We conclude that cell-free DNA can be associated with the outside of EVs, which can cause aggregation of these EVs, possibly influencing the effects of EVs in recipient cells.
This work is based on cell-line-produced EVs, which may not reflect a biological function in vivo.
It is not known whether the EVs leave the producing cells with DNA on their surface, or whether that occurs extracellularly. DNA from the cells or supernatant of the cell culture could have been sticking to the released EVs at an early stage of the different isolation steps, which in that case putatively could be considered to be a contamination to the EVs.
In the future, the detailed nature of the EV-associated DNA needs to be determined, in relation to sequences and intracellular origin. Also, the role of the EV-associated DNA in recipient cells may be studied.
EVs were isolated from conditional medium from HMC1.2 cells cultured in medium supplemented with exosomes-depleted FBS. Cells used had a viability exceeding 99%. We used differential centrifugations to remove cells (300 x g, 10 min), apoptotic bodies and microvesicles together (16,000 x g, 20 min), with a final pelleting of remaining EVs at 120,000 x g for 3 h.

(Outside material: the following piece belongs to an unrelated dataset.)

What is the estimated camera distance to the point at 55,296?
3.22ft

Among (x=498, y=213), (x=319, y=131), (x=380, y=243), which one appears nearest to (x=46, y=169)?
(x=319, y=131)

The EVs were further separated from any other pelleted material using a density gradient (at the 20–24% iodixanol concentration). EVs were treated with DNase against double stranded DNA (DNase-I; Turbo-DNase) and RNase, without lysing the EVs. Later, DNA was isolated from the EVs using Qiamp DNA isolation kits, and visualized by nucleic acid stain after agarose gel electrophoresis. Zeta potential on EVs and total particle numbers were measured per unit of protein using a nanoparticle tracking analysis system (ZetaViewer®, Particle Metrix, Germany). Uptake of DNase treated EVs was visualized by DAPI in recipient human mesenchymal stem cells, using fluorescent microscopy.
This work was funded by the Swedish Cancer Foundation, the Swedish Research Council, Assar Gabrielssons Fond, the Swedish Heart and Lung Foundation as well as VBG-group Centre for allergy and asthma research.
Ethical approval: Not applicable.
No animal was used in the experiments. Therefore, no ethical approval is required.